The researchers evaluated LLMs across various tasks, including hate speech detection and emotion classification, using two key metrics: variance correlation (how well the LLM’s uncertainty aligns with human uncertainty) and distributional alignment (how closely the LLM’s predicted distribution of labels matches the human distribution).

A key finding was that while LLMs trained using “reinforcement learning with verifiable rewards” (RLVR) tend to perform well on tasks with a single correct answer, this approach actually harms their ability to predict human disagreements. This is likely because RLVR pushes the models towards a deterministic output, overlooking the inherent variability in human perception.
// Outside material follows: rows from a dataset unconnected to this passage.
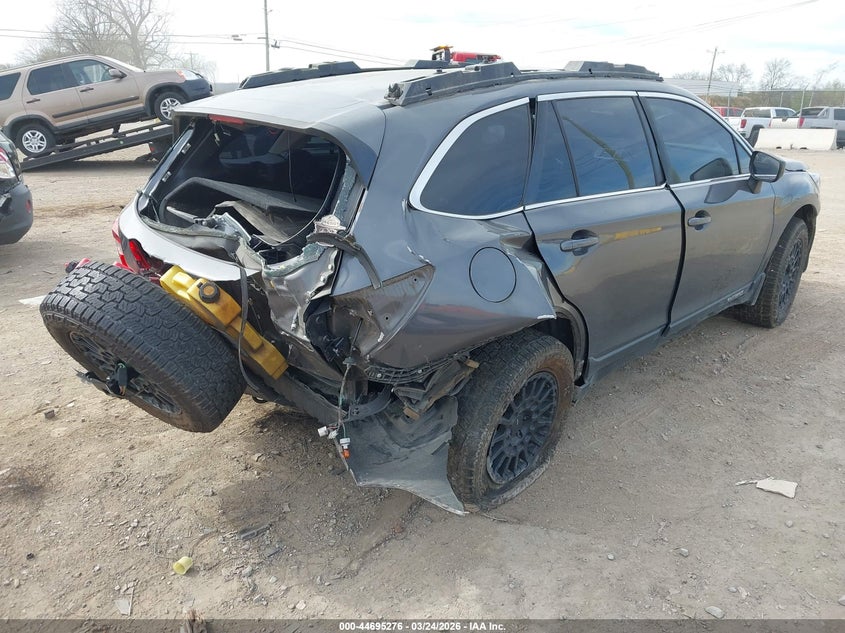 2018 Subaru Outback 2.5I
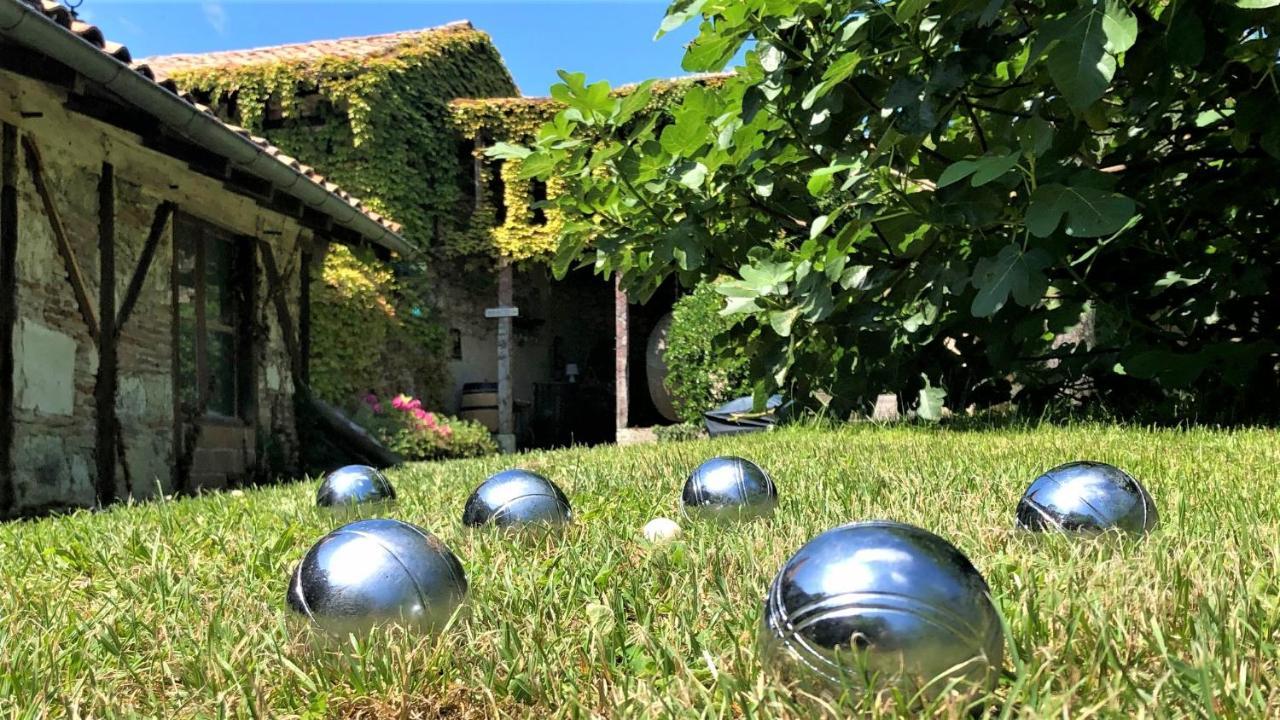 مبيت وإفطار Le Fleix Manoir Du Bois Mignon المظهر الخارجي الصورة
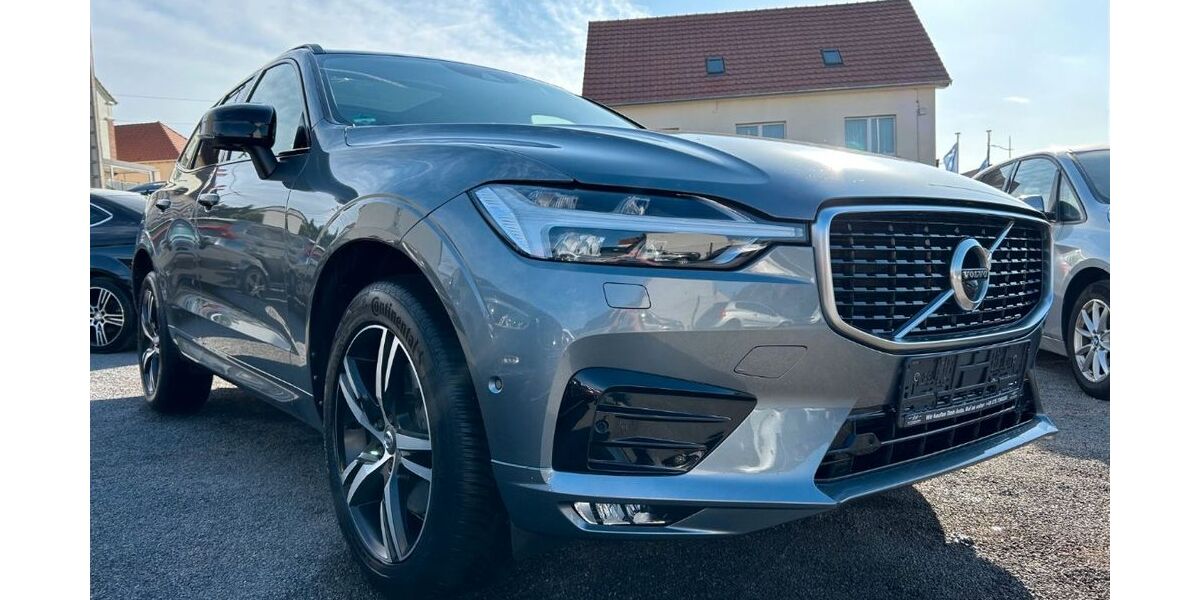Volvo XC60 106.987 km 27.490 &euro; Saarbrücken 66117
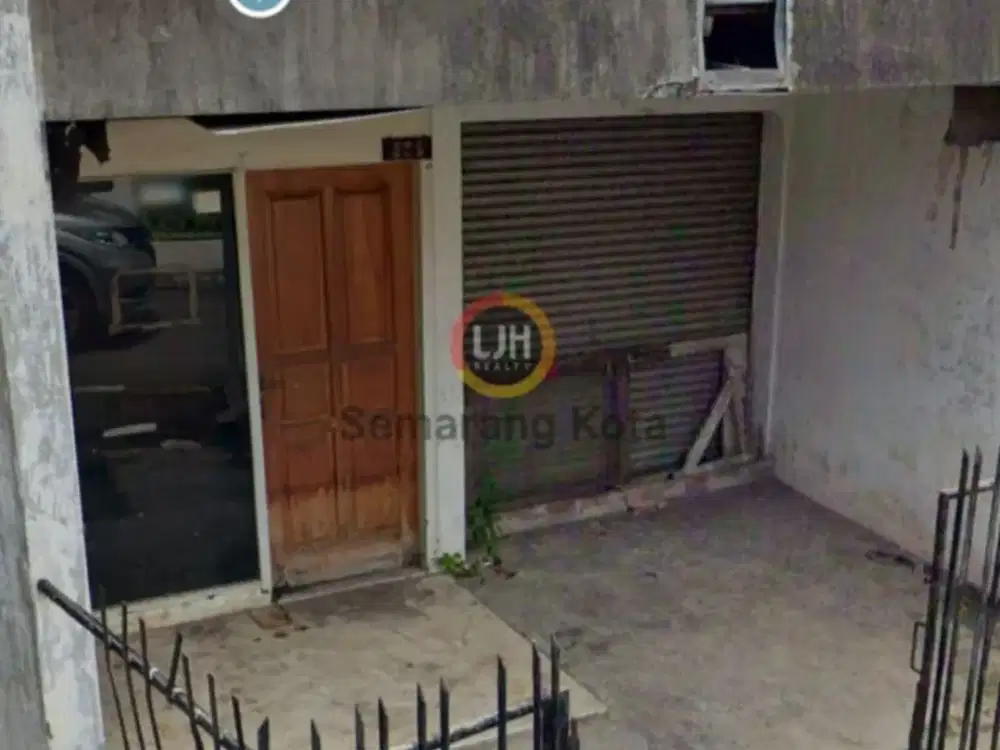 Rumah di Kampung Batik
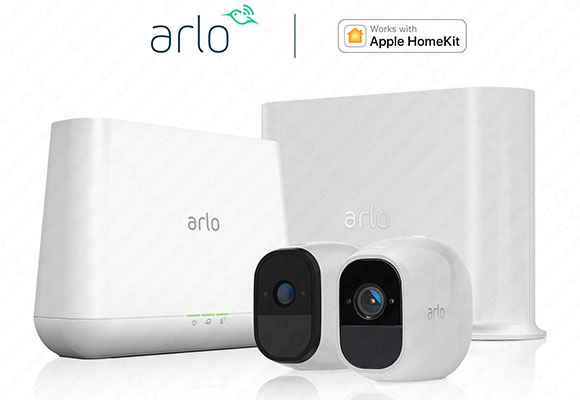 arlo netgear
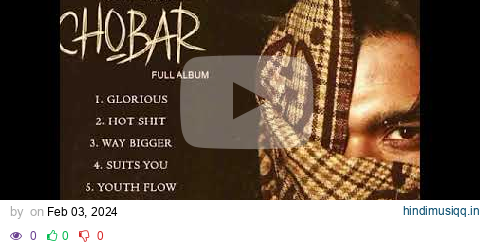 Arjan dhillon latest album | Chobar | mxrci | new punjabi songs 2024 | pagalworld mp3 song download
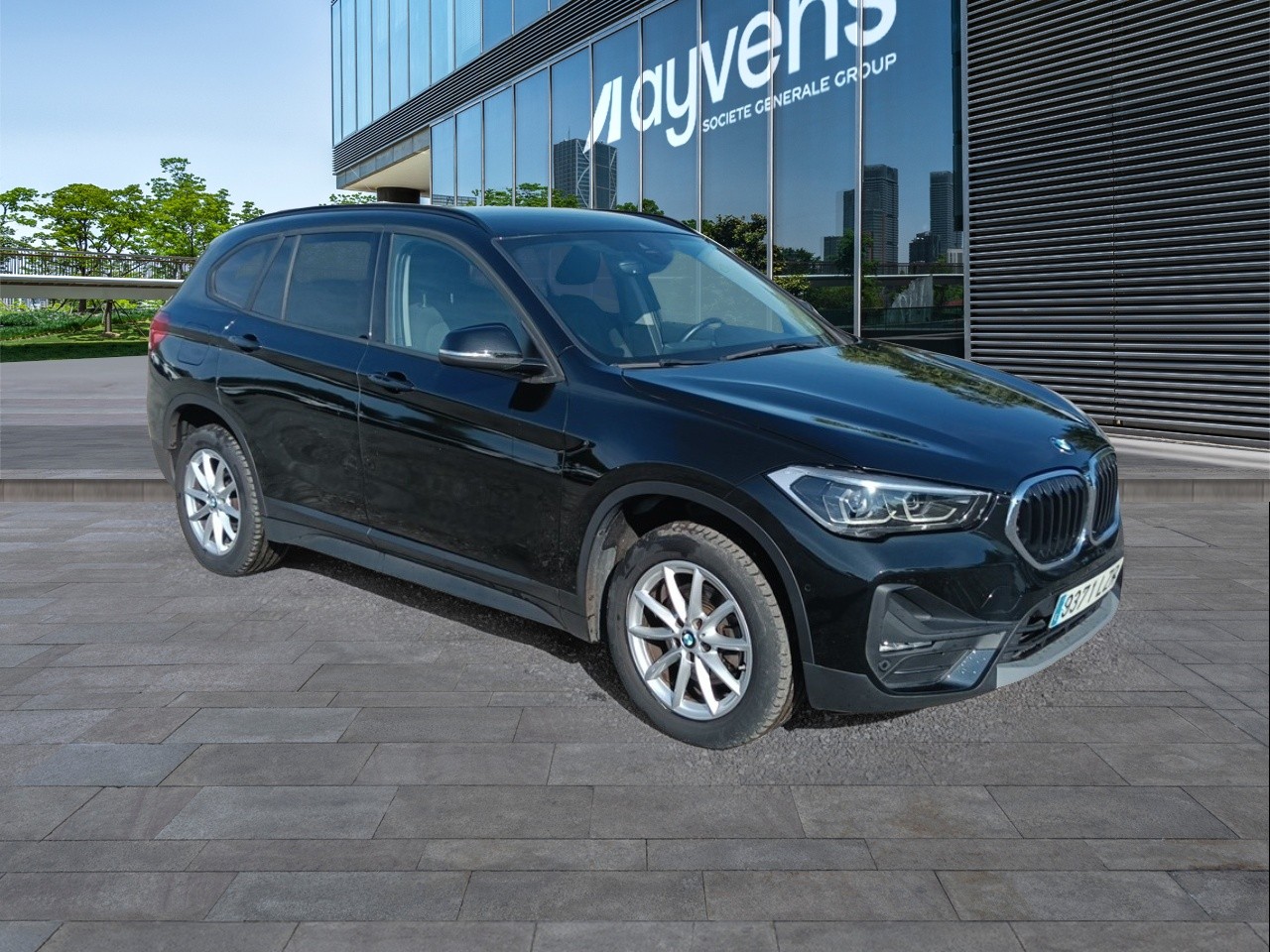 Renting Segunda Mano BMW X1sDrive18i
Conversely, LLMs utilizing RLHF and employing “chain-of-thought” (CoT) reasoning – where the model explicitly outlines its thought process – showed improvement in predicting disagreements. This suggests that encouraging LLMs to “think step-by-step” can help them better understand and represent diverse human opinions.

The study also explored other factors like the size of the LLM and the use of few-shot steering (providing examples within the prompt). While larger LLMs generally showed some improvement in capturing disagreement, this effect was less pronounced than when using RLHF with CoT. The impact of few-shot steering was found to be task-dependent, sometimes helping and sometimes hindering disagreement prediction.

The paper concludes that current evaluations of LLM annotators, which often overlook human disagreement, might be incomplete. The findings highlight the need for future work to focus on developing LLMs that can not only produce accurate labels but also understand and represent the rich spectrum of human opinions and disagreements that are often present in annotated data. This is crucial for building more reliable and nuanced AI systems, especially in subjective domains.